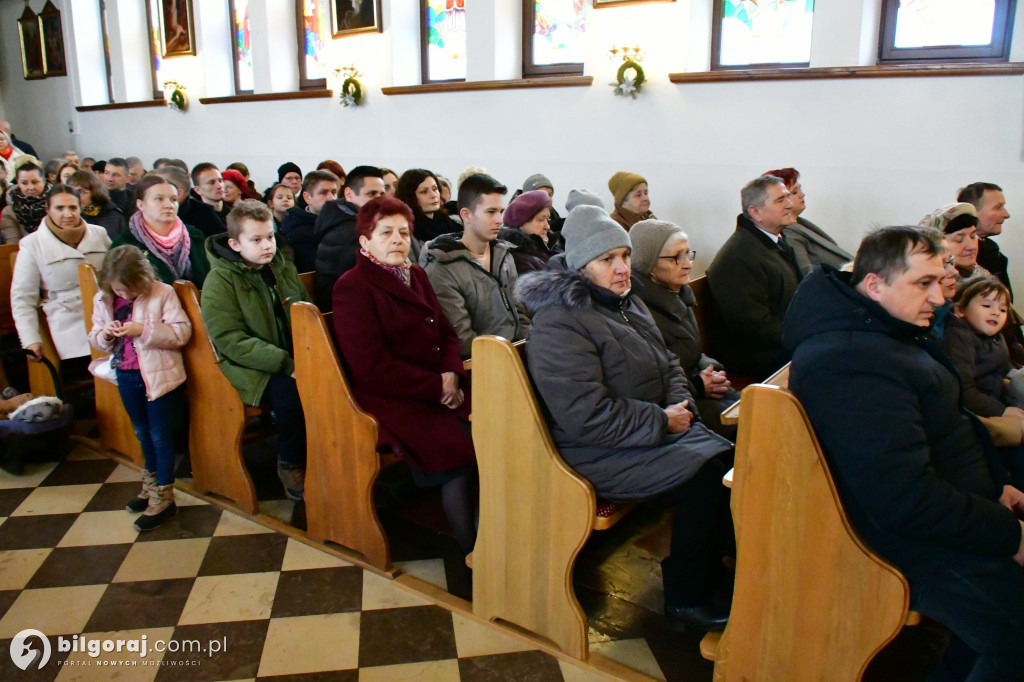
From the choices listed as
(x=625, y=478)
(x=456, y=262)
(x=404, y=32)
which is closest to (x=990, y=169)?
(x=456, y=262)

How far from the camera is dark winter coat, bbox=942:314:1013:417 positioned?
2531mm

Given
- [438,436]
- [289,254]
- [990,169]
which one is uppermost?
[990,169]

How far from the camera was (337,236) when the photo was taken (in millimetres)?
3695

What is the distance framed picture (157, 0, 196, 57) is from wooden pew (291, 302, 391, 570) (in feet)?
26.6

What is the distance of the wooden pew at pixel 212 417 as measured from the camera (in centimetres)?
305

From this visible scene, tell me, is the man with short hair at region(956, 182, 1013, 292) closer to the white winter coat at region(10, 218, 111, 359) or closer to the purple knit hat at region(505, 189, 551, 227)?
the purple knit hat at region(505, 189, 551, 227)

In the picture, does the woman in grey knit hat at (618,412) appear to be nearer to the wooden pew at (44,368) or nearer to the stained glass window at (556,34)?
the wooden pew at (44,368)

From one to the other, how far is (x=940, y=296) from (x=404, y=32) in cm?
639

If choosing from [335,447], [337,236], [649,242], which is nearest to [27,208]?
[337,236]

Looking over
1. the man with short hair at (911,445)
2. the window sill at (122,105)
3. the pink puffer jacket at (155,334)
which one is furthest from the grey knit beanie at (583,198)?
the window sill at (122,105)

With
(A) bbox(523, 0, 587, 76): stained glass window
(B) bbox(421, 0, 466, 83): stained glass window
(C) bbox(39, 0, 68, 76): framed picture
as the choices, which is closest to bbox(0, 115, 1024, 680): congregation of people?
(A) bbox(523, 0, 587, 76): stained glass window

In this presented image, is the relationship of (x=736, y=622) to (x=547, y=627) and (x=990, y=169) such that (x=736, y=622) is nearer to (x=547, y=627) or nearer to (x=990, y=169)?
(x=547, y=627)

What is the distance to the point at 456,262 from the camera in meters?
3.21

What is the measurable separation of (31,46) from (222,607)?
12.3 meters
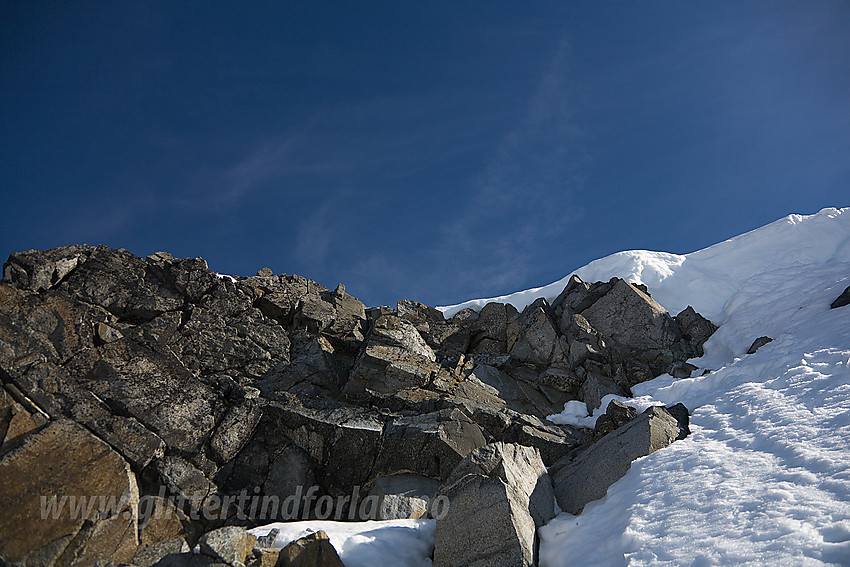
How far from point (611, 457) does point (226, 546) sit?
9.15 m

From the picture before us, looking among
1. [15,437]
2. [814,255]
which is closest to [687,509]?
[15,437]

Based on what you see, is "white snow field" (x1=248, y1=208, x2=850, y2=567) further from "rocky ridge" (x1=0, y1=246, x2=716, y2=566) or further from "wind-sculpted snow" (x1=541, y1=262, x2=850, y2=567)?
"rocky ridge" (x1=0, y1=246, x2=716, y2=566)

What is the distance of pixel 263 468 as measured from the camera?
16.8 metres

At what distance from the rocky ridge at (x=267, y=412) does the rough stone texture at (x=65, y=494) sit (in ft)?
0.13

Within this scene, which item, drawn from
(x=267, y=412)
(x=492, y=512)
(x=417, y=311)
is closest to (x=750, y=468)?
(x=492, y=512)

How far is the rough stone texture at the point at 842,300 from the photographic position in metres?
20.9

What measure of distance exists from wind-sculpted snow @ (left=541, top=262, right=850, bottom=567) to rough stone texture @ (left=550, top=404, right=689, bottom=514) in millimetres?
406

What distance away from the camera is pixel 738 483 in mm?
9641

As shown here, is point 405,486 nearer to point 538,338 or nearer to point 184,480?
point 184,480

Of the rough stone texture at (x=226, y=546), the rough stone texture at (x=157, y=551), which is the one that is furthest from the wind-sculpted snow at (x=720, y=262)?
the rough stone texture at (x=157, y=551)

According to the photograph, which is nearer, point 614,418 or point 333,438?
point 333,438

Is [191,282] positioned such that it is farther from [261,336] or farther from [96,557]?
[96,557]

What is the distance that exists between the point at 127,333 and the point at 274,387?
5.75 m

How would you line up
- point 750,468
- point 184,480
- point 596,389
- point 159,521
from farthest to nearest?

-------

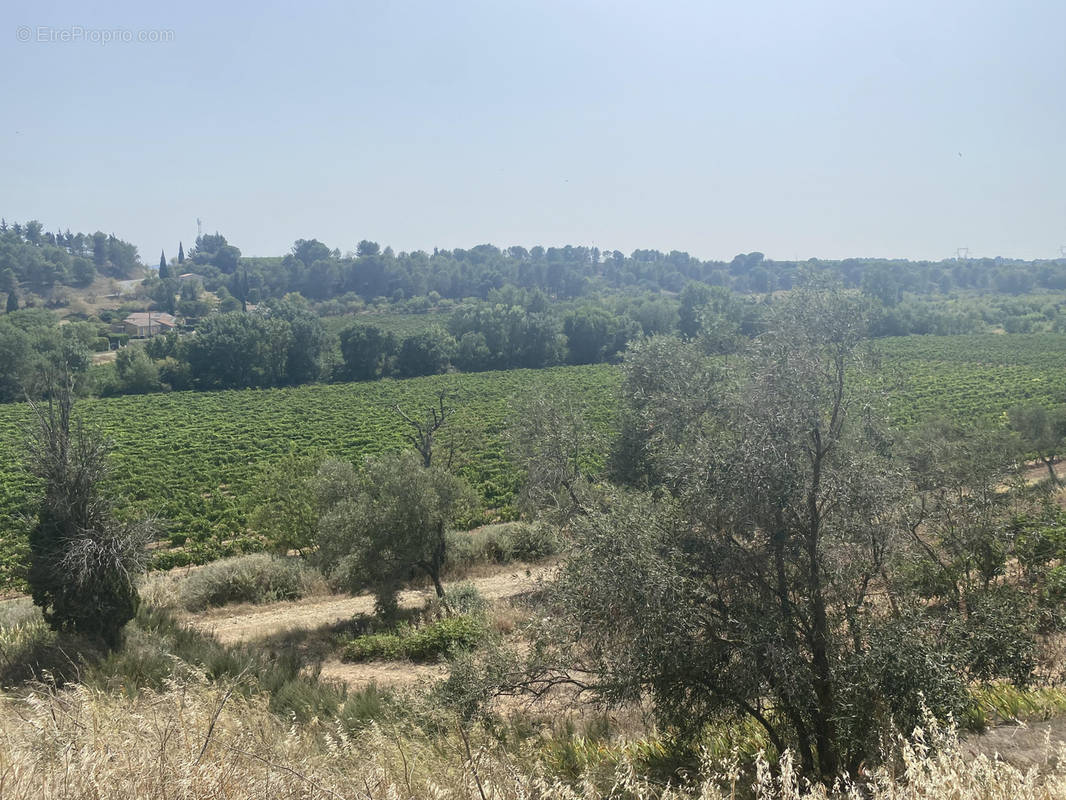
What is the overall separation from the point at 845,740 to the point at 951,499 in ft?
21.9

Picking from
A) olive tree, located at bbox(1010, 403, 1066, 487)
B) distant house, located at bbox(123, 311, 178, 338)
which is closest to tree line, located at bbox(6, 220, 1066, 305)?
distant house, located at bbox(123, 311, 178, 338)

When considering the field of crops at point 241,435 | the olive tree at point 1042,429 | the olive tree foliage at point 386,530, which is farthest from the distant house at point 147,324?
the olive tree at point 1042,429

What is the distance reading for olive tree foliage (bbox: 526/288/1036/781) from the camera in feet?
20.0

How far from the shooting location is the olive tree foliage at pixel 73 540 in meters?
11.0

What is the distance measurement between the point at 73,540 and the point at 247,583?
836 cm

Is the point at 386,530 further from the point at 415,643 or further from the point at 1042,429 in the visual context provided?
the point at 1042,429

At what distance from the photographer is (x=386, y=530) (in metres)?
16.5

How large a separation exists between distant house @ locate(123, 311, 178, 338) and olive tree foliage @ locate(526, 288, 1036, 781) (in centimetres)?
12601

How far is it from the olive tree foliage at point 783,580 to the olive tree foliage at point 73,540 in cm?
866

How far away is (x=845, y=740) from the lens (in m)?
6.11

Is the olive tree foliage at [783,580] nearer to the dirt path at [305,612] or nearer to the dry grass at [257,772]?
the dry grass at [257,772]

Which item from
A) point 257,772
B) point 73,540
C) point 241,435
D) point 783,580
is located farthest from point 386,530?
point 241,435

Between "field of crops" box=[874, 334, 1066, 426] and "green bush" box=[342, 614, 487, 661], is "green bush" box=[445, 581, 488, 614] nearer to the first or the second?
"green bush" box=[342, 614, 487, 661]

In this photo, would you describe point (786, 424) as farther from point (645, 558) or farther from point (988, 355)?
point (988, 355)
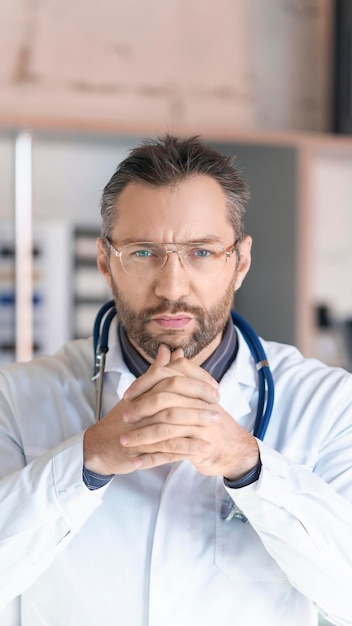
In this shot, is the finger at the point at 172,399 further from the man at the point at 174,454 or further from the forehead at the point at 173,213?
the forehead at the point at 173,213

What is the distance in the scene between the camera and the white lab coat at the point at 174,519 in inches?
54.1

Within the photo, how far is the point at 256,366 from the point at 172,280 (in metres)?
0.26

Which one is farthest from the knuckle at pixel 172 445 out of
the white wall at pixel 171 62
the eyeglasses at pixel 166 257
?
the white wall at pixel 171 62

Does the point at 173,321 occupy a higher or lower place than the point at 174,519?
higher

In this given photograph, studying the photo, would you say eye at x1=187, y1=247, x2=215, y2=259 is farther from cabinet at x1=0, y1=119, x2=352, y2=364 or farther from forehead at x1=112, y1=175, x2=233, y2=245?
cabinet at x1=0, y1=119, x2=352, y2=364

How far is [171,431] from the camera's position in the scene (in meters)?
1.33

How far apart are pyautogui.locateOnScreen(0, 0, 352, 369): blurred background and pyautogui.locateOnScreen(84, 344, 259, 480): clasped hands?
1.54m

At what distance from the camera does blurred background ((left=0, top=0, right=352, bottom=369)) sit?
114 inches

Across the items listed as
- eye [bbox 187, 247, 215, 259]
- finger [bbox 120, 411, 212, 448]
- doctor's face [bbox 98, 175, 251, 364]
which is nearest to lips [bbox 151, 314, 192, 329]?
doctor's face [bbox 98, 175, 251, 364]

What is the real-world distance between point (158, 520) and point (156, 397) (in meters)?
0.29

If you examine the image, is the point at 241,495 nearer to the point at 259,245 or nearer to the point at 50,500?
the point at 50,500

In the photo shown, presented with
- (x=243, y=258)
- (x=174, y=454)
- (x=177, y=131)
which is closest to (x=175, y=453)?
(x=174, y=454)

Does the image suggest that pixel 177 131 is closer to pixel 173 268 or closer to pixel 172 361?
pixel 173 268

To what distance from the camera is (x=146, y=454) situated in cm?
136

-------

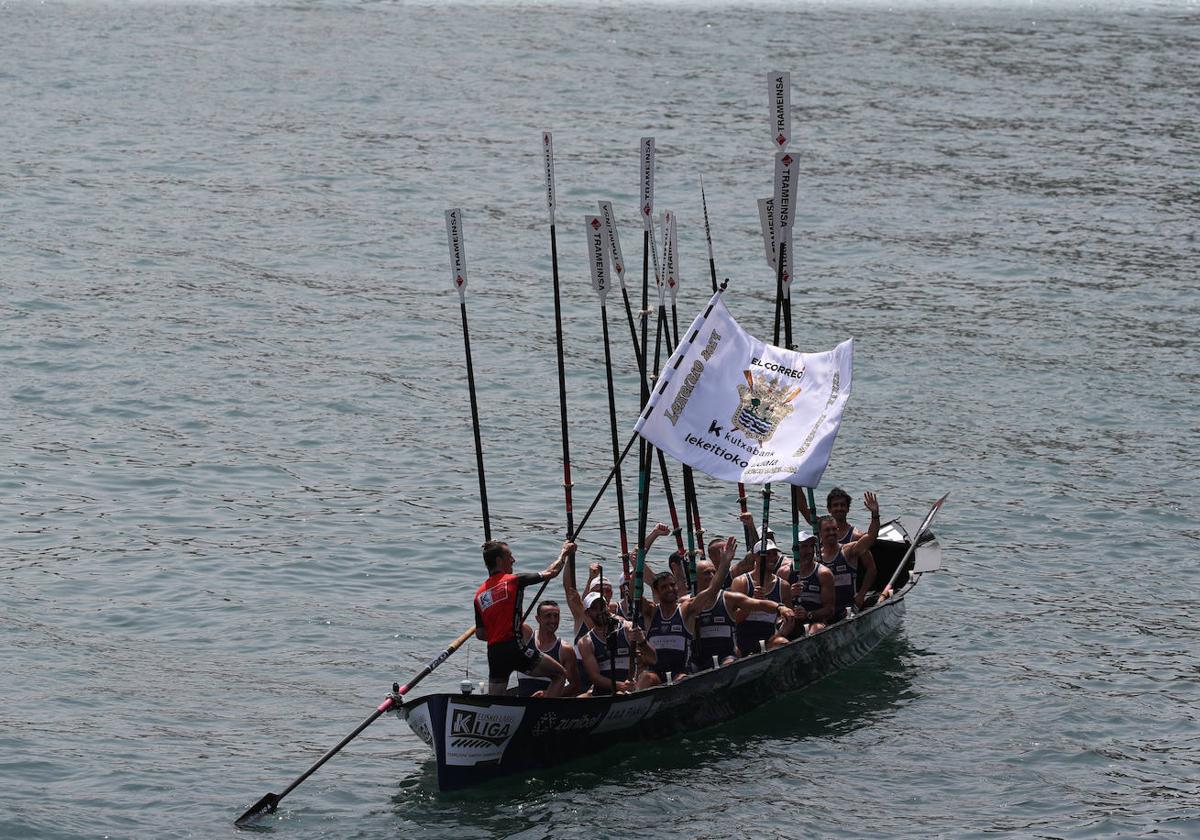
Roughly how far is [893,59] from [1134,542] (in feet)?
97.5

-------

Filter the data above and copy every line that contains the string "higher". Treat the match as case-sensitive.

• _Answer to the task_
Does the point at 173,321 occupy a higher or lower place than the point at 174,519?
higher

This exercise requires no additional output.